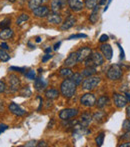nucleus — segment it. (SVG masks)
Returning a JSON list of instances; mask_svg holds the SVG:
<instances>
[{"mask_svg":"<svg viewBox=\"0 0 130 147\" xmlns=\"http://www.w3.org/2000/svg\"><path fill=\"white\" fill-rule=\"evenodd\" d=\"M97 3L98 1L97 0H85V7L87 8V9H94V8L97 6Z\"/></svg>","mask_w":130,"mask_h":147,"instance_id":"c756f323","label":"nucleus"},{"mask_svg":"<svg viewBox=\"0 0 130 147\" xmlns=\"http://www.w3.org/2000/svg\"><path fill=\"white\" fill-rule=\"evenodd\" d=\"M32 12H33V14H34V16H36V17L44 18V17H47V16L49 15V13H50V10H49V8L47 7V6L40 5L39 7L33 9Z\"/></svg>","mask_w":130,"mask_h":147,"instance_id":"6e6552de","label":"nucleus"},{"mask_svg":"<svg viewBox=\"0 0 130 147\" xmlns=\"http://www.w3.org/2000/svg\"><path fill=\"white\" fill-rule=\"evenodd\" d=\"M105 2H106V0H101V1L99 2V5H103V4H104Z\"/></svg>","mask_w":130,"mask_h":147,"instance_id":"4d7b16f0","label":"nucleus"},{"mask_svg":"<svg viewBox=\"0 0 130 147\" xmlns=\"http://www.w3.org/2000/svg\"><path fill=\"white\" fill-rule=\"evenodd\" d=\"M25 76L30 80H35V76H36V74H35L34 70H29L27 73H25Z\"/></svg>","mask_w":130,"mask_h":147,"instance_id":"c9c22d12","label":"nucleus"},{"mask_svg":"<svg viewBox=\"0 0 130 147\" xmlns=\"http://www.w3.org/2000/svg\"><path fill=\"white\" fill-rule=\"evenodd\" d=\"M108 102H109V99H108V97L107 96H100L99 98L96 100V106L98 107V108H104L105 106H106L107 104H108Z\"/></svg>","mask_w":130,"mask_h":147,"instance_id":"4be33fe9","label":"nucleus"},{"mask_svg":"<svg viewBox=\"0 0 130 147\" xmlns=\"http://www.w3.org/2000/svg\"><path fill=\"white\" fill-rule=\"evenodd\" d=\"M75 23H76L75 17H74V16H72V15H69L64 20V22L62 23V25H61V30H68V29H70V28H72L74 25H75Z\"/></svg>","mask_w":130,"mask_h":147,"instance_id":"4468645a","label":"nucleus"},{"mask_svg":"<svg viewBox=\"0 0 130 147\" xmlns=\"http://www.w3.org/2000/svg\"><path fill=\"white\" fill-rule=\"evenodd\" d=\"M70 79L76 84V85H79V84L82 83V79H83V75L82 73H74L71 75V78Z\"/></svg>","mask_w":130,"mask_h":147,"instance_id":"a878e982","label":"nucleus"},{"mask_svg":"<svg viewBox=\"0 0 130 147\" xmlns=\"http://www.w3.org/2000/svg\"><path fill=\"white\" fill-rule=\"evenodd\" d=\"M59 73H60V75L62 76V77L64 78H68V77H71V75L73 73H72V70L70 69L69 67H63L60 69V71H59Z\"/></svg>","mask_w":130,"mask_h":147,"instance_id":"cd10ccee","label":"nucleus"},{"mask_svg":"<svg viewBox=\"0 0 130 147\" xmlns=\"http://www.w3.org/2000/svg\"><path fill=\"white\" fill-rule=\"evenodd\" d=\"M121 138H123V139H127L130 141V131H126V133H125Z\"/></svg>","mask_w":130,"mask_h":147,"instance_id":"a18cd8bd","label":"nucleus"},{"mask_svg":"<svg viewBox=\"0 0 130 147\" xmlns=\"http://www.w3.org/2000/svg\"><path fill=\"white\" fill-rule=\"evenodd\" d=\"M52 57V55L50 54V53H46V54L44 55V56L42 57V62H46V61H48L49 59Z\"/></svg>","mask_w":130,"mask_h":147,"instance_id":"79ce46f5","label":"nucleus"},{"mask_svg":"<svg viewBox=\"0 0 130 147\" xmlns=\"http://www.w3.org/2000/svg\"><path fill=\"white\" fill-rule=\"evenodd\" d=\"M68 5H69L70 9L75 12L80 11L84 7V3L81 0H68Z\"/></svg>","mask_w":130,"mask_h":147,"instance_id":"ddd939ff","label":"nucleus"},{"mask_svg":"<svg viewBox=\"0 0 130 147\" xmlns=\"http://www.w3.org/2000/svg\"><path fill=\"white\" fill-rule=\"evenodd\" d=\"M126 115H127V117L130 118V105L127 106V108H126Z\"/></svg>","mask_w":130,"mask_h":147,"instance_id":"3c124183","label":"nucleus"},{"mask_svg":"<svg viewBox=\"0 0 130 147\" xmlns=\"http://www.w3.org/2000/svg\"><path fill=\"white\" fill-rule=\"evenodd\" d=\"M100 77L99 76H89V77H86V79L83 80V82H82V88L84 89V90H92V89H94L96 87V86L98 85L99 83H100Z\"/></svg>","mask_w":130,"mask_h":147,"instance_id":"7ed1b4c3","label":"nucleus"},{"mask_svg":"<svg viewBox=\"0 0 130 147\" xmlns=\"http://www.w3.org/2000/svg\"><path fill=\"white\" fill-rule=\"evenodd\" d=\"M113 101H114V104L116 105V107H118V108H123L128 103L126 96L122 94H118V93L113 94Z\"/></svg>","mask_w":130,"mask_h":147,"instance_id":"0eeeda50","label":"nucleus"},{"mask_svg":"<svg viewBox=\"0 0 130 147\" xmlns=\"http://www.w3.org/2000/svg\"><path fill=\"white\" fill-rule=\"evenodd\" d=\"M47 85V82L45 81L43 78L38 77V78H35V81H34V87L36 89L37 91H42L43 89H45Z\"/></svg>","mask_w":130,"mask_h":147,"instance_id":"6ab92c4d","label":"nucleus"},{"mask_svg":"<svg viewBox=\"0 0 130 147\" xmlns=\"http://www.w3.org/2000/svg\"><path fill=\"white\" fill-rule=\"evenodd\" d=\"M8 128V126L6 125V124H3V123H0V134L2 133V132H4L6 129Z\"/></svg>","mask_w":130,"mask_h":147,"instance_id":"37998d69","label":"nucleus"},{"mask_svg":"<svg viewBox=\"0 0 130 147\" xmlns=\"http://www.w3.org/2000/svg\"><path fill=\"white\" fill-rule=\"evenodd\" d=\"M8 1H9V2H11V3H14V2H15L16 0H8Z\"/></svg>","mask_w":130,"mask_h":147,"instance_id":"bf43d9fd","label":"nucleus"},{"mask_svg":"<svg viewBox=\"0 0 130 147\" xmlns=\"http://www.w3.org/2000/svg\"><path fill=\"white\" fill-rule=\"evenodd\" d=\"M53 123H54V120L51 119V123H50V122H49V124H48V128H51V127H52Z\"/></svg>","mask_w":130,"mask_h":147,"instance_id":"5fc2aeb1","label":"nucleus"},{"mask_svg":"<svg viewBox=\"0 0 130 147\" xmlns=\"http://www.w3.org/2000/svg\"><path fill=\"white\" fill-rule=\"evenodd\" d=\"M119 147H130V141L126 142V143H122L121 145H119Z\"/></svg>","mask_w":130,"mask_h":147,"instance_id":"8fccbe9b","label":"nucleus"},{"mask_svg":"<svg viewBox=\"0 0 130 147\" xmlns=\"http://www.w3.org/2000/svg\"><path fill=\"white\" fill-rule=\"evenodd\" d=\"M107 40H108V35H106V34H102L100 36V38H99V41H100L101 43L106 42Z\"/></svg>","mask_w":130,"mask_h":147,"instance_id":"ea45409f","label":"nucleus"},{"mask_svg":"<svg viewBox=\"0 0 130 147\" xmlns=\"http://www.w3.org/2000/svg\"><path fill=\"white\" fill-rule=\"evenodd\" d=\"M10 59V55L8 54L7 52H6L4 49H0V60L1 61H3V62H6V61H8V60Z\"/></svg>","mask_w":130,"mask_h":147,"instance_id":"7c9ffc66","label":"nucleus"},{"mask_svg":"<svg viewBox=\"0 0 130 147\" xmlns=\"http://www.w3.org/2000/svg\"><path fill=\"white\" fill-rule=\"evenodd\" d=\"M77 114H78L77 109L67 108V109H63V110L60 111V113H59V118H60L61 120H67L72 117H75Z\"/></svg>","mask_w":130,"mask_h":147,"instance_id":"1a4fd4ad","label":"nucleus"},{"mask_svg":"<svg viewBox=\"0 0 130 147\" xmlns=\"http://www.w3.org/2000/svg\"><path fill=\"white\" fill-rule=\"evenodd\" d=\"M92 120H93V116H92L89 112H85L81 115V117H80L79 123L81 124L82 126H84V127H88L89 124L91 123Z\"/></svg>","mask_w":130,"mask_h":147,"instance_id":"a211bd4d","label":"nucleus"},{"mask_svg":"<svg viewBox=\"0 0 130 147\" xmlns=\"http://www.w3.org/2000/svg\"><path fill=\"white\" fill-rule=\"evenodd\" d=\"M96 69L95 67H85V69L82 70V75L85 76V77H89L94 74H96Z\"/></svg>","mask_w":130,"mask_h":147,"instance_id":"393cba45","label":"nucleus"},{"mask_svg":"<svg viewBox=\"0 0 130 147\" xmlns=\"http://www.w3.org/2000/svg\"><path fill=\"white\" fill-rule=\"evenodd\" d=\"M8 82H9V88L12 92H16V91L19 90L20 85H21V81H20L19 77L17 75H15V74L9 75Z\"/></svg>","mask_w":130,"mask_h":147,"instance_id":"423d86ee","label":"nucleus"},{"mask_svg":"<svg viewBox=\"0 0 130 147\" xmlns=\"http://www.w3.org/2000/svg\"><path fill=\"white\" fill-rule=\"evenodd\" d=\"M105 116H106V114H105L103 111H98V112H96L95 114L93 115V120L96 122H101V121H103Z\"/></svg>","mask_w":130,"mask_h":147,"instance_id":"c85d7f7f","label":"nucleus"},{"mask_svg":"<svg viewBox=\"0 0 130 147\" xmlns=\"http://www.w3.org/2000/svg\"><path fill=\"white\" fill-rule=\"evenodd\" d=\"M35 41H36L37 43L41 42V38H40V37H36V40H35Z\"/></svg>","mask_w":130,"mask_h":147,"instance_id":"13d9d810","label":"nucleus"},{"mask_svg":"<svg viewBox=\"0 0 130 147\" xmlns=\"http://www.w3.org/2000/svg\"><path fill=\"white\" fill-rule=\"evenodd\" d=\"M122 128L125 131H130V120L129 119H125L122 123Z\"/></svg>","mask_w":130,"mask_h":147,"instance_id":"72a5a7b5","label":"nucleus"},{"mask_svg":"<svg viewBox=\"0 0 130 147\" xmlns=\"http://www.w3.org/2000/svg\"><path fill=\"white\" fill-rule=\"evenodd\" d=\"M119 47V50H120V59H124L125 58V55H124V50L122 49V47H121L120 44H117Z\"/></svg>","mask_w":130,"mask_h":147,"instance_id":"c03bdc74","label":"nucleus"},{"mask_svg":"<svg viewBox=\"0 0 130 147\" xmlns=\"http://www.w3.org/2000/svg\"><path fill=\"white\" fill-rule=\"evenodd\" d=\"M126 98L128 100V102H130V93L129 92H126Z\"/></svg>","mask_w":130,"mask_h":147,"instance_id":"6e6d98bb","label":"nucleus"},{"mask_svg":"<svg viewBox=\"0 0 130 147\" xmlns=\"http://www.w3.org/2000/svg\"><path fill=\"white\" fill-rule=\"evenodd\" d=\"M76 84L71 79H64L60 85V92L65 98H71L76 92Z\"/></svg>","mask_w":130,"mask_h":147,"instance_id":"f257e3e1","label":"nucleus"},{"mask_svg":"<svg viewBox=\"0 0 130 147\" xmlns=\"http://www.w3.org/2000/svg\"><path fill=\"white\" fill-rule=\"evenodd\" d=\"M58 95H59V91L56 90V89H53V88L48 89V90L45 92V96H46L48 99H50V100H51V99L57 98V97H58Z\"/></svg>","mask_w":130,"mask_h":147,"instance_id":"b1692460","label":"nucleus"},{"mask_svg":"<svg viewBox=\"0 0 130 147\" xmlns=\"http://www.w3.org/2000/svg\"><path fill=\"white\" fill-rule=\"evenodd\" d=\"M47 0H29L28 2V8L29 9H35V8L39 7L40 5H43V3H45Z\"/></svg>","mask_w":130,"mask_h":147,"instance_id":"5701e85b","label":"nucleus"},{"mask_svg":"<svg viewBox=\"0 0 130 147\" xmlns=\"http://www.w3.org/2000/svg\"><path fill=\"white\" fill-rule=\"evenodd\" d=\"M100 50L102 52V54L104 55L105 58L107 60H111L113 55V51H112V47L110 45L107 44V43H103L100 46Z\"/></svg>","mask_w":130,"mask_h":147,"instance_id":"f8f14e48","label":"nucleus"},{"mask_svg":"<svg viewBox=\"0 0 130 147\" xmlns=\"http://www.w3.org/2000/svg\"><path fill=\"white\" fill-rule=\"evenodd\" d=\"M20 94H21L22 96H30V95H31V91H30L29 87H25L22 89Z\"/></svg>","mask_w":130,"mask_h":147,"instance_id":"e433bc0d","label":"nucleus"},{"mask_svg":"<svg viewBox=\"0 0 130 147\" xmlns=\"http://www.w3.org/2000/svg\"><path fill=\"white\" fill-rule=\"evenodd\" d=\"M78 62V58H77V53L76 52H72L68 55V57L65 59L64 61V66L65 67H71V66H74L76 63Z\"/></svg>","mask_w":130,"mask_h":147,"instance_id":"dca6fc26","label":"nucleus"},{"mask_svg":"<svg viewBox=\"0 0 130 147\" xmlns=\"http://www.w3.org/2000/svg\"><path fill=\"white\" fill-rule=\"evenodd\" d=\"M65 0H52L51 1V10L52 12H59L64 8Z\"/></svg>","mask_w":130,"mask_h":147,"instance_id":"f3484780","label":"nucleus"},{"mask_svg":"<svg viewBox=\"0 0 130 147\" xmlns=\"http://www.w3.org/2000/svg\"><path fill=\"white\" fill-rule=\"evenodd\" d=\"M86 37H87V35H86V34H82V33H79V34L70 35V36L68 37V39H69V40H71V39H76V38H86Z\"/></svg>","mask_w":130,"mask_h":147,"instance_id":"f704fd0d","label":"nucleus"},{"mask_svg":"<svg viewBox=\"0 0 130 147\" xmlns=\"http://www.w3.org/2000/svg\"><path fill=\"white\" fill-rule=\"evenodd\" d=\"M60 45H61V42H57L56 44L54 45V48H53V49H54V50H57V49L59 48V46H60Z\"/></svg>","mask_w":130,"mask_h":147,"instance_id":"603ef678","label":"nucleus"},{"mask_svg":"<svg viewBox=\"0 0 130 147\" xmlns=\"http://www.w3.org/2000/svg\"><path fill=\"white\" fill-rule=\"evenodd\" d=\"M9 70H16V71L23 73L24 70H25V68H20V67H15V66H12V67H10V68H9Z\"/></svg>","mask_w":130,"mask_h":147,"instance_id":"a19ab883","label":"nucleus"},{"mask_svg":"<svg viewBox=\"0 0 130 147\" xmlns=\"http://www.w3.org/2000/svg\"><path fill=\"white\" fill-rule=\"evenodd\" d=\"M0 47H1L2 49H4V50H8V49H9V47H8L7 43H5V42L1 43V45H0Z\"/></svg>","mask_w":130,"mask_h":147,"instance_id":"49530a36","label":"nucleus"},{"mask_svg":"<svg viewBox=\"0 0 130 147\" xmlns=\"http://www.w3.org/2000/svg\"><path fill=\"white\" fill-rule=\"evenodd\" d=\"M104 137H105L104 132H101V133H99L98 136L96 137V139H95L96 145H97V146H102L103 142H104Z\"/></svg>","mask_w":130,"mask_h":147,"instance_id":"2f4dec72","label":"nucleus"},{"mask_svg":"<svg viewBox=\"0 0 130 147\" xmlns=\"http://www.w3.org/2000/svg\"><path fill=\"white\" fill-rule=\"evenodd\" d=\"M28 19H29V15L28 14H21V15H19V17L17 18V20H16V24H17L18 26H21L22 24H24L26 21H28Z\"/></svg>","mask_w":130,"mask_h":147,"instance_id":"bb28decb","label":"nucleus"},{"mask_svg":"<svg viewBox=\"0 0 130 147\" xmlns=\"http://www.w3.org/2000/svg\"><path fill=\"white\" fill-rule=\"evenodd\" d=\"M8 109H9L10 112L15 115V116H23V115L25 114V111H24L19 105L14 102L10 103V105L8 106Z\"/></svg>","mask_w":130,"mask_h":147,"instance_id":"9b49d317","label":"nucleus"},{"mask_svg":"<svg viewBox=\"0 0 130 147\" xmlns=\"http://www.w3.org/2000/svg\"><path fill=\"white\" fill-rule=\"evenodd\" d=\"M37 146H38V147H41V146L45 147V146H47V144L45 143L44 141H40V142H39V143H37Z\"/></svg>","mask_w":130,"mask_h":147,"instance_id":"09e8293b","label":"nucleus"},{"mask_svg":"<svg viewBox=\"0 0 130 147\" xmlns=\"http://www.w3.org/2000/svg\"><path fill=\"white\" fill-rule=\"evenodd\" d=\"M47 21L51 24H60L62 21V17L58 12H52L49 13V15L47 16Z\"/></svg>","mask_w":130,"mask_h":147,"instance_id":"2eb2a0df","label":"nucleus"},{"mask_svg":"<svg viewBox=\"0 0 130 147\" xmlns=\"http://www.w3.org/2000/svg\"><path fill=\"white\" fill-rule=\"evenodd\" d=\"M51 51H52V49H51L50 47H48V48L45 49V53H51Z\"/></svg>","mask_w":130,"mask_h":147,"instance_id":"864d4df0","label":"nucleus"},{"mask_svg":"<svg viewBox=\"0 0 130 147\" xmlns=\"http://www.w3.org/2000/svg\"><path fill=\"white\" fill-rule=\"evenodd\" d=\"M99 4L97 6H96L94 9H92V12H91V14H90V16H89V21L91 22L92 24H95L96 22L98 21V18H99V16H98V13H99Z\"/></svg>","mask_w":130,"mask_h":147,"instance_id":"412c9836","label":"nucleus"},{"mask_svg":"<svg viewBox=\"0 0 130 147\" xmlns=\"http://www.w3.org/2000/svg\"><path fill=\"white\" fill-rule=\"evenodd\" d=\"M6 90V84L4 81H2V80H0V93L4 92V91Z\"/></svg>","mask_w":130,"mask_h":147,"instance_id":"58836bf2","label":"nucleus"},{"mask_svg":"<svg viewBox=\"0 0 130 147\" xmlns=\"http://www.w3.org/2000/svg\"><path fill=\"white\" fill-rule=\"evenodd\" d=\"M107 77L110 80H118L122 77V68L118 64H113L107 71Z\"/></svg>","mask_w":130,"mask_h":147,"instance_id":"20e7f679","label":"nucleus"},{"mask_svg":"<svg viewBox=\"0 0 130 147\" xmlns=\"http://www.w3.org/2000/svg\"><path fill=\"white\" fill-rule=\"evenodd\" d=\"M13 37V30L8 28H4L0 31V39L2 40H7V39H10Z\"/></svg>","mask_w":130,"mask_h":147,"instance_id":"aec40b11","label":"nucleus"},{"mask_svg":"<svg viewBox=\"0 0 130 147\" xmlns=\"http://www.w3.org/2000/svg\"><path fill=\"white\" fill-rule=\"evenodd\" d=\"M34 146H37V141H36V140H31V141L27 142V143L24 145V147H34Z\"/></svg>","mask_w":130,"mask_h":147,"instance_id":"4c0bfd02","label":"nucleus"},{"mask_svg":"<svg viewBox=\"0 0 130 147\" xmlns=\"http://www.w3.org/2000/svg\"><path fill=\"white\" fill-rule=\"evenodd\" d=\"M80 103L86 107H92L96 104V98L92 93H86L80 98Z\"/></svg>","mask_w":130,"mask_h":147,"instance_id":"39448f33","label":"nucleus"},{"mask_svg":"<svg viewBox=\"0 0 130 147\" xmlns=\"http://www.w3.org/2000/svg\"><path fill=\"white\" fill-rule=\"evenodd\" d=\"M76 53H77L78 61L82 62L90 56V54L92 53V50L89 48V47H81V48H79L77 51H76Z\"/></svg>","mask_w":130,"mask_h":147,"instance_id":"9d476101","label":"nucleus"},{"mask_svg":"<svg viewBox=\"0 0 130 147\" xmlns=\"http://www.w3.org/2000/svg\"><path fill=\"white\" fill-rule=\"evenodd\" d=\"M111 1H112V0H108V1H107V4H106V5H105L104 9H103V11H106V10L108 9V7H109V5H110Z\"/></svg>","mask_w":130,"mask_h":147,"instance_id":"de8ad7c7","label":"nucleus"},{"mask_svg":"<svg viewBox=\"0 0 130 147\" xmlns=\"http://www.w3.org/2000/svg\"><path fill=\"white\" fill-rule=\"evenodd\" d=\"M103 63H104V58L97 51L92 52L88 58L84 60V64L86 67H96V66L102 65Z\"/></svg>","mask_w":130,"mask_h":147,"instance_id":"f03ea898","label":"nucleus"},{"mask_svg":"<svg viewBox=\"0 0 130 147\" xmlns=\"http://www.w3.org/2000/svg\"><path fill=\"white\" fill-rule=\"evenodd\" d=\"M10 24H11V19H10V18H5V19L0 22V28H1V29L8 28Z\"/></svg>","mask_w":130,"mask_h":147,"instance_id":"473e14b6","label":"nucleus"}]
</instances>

++++++++

## Problem requirements
Reproduce everything from the start of the data down through the line containing "<instances>", both ends included, leaving the pictures out.

## Task answer
nucleus — segment it. (SVG masks)
Returning a JSON list of instances; mask_svg holds the SVG:
<instances>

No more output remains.